Return all lines of the data in which the string "tumors" occurs.

# GIVEN DATA
○ ○ ○ ○
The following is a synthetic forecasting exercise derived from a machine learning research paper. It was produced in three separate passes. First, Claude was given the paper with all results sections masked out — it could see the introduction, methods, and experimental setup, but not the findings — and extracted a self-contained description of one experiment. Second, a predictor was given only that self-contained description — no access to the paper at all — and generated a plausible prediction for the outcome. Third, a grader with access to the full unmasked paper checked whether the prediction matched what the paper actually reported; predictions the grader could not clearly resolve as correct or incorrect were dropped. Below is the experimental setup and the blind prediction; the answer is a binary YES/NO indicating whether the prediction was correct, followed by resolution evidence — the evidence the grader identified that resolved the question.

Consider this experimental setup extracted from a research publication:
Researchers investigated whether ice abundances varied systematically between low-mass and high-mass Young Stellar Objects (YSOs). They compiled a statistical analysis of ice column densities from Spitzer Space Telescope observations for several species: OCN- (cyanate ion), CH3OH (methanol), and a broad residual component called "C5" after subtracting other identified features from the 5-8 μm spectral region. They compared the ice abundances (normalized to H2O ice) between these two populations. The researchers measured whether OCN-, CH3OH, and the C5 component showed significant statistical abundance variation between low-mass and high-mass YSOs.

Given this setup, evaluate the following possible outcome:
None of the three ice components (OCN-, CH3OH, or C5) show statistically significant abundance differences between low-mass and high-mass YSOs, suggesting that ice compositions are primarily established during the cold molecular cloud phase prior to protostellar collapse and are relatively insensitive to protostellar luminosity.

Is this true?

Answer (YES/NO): YES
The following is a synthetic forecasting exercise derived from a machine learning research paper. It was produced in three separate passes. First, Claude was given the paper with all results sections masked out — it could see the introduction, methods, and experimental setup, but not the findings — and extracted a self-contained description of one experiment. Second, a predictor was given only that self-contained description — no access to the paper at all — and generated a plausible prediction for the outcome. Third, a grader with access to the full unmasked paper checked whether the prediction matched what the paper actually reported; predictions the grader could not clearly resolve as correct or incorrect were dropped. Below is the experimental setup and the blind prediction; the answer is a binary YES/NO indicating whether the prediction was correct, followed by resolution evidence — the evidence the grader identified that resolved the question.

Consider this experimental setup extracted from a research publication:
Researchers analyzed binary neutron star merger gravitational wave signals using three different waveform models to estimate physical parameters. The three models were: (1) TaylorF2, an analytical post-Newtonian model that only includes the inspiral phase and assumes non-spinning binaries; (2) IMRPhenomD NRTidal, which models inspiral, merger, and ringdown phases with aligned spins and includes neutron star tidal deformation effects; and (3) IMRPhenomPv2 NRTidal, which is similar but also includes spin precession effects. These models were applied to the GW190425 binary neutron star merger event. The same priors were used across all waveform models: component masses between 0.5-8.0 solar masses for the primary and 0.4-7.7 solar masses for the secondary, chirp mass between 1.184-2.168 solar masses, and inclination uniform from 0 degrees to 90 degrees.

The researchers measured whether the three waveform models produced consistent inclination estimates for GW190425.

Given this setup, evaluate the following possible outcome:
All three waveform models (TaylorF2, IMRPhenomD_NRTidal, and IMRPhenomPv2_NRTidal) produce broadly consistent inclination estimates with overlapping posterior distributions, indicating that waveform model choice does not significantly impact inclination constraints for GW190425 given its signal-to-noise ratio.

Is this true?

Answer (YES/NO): NO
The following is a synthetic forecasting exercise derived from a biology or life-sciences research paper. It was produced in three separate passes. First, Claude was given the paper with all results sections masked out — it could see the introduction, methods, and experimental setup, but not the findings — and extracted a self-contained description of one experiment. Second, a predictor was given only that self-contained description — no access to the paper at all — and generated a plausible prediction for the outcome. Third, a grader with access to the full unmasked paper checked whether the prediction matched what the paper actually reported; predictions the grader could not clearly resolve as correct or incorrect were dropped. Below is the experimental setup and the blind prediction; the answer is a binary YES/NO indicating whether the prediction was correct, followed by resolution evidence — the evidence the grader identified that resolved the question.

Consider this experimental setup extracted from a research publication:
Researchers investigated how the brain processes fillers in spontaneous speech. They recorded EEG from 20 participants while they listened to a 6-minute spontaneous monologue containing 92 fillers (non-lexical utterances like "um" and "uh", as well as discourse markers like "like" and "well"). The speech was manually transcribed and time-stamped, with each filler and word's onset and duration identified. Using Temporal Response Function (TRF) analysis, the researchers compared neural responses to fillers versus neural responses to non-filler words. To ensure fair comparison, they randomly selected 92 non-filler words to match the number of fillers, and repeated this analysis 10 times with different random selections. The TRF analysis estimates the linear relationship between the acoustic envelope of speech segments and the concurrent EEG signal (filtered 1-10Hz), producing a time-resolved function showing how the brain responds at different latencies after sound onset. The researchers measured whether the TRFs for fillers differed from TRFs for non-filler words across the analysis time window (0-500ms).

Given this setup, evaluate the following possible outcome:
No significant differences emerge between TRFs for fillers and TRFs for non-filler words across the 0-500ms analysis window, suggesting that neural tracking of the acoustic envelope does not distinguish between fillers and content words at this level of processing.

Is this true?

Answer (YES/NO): NO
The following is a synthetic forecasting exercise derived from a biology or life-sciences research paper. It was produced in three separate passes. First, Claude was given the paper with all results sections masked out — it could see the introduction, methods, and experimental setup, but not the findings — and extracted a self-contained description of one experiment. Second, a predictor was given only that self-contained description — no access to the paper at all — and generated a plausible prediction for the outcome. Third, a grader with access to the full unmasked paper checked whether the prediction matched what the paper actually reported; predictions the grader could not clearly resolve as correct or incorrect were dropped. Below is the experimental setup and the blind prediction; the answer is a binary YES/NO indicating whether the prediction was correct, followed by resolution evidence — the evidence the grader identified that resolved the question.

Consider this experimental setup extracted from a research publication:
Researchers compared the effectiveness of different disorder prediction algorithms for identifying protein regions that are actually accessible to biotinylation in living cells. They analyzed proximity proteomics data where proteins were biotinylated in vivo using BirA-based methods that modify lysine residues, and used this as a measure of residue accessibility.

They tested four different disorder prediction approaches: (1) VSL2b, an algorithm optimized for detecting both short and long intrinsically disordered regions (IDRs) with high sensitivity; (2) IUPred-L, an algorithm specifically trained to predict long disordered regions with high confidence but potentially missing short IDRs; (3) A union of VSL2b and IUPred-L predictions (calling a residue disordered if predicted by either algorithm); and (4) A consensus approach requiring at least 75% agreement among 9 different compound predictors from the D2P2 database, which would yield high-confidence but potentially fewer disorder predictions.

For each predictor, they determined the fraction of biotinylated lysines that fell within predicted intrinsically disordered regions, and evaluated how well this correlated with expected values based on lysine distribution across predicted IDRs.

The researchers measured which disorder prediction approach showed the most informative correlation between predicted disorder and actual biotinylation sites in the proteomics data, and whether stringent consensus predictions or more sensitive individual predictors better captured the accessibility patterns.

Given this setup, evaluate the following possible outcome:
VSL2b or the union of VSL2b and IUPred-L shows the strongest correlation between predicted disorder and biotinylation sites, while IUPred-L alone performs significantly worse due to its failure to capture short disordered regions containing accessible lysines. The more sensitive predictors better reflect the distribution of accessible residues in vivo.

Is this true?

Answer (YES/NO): NO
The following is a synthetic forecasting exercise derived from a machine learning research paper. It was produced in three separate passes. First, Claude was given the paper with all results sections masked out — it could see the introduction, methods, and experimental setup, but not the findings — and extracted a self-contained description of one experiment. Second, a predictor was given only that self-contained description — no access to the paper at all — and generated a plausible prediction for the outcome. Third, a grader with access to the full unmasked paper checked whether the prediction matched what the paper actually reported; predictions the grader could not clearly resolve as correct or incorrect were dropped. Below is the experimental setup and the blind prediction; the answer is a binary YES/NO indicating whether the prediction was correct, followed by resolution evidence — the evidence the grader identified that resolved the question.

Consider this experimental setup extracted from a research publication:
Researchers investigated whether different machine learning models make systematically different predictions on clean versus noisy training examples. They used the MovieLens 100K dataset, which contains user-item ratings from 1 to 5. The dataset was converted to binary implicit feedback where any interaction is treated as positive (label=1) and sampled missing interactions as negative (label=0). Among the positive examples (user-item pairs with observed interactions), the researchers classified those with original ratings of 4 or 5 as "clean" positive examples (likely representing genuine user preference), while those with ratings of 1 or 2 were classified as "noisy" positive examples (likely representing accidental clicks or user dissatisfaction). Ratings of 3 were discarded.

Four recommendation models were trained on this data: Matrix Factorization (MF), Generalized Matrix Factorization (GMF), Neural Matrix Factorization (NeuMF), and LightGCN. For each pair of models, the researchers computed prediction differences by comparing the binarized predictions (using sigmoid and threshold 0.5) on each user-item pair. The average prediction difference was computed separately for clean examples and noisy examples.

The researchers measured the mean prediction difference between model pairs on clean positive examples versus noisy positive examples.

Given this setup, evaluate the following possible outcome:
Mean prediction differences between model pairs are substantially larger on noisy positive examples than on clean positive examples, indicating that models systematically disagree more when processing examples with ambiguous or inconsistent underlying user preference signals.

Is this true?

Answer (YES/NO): YES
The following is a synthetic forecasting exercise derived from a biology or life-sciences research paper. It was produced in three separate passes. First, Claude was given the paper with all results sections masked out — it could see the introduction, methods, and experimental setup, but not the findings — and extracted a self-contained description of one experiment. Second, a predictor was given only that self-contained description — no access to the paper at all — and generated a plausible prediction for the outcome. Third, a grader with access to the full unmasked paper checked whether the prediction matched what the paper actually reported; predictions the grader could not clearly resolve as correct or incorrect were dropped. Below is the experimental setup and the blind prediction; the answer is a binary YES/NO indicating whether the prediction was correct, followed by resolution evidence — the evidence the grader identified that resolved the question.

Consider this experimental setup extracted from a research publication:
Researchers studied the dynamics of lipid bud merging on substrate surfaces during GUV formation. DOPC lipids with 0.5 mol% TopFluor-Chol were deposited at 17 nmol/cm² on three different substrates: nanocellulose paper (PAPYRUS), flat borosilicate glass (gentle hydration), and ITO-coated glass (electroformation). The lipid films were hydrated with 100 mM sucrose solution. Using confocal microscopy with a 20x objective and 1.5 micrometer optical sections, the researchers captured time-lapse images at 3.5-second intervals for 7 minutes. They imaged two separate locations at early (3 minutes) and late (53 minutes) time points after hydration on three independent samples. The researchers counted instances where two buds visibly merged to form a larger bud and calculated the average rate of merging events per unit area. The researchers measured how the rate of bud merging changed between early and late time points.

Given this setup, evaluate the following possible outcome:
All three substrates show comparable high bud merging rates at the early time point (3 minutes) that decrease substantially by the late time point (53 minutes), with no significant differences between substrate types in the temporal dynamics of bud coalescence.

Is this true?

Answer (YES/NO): NO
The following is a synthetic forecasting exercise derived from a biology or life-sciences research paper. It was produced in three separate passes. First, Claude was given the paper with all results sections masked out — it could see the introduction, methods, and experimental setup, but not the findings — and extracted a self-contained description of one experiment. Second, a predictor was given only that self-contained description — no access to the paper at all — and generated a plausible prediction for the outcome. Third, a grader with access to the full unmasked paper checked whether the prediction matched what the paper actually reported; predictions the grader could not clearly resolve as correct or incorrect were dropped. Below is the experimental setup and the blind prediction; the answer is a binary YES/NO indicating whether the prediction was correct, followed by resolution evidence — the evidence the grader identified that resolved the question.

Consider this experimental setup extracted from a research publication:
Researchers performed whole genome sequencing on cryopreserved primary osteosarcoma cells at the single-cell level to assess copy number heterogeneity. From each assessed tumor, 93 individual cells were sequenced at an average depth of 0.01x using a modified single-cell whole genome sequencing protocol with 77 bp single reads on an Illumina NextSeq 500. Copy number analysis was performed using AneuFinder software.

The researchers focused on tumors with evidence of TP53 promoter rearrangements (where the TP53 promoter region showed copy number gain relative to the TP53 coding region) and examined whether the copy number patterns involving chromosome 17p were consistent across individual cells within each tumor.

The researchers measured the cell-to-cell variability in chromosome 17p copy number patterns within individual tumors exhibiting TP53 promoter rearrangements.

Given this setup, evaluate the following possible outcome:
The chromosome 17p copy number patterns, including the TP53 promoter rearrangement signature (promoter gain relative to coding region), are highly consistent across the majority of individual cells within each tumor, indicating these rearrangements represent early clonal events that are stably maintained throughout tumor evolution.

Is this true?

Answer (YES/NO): YES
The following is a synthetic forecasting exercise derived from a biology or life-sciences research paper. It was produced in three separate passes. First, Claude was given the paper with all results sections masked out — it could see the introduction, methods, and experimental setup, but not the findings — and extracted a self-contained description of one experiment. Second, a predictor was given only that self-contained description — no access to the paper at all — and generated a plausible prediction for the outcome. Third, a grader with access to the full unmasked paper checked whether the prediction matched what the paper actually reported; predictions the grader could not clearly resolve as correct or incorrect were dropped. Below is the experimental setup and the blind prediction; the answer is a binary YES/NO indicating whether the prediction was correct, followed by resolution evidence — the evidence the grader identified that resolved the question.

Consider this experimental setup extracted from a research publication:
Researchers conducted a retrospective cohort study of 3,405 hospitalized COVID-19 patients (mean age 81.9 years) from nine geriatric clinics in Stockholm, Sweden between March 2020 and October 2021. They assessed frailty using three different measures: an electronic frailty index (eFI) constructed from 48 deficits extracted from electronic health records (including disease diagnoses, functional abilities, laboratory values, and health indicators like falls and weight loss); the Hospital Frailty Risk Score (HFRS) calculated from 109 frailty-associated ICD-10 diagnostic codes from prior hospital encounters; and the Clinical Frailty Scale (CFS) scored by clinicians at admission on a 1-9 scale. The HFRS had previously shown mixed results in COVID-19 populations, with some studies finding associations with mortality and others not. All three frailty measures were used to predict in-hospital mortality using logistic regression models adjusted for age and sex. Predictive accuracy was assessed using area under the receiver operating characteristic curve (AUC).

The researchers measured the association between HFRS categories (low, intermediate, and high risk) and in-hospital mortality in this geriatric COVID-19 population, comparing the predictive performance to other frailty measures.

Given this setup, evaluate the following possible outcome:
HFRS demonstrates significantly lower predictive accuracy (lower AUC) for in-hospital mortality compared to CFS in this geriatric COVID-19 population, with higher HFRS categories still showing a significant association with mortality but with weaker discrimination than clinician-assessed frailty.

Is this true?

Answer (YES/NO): NO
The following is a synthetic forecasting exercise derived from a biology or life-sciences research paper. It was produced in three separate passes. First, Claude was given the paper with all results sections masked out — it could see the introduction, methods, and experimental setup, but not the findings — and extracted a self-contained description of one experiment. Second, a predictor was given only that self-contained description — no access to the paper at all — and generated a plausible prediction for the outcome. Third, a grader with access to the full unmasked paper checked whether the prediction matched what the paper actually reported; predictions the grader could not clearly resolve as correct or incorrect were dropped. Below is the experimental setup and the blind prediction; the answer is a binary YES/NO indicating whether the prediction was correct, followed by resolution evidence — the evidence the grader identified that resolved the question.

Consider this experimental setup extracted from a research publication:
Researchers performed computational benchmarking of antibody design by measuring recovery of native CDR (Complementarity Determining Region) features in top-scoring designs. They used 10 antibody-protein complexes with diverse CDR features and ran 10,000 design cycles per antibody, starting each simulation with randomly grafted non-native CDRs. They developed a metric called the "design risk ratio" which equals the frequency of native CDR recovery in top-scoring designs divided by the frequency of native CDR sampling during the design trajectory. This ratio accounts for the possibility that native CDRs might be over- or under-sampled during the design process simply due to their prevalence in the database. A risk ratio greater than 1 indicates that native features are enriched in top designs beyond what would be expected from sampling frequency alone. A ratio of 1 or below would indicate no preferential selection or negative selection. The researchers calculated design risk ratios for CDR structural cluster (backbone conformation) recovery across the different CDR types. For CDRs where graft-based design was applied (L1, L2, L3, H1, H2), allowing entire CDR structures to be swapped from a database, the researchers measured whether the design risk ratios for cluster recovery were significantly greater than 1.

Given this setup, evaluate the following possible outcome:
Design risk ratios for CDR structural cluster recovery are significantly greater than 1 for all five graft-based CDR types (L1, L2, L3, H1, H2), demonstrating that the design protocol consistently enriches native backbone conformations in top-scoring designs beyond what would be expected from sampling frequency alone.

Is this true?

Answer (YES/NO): YES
○ ○ ○ ○
# ANSWER TO THE EXERCISE
The researchers focused on tumors with evidence of TP53 promoter rearrangements (where the TP53 promoter region showed copy number gain relative to the TP53 coding region) and examined whether the copy number patterns involving chromosome 17p were consistent across individual cells within each tumor.
The researchers measured the cell-to-cell variability in chromosome 17p copy number patterns within individual tumors exhibiting TP53 promoter rearrangements.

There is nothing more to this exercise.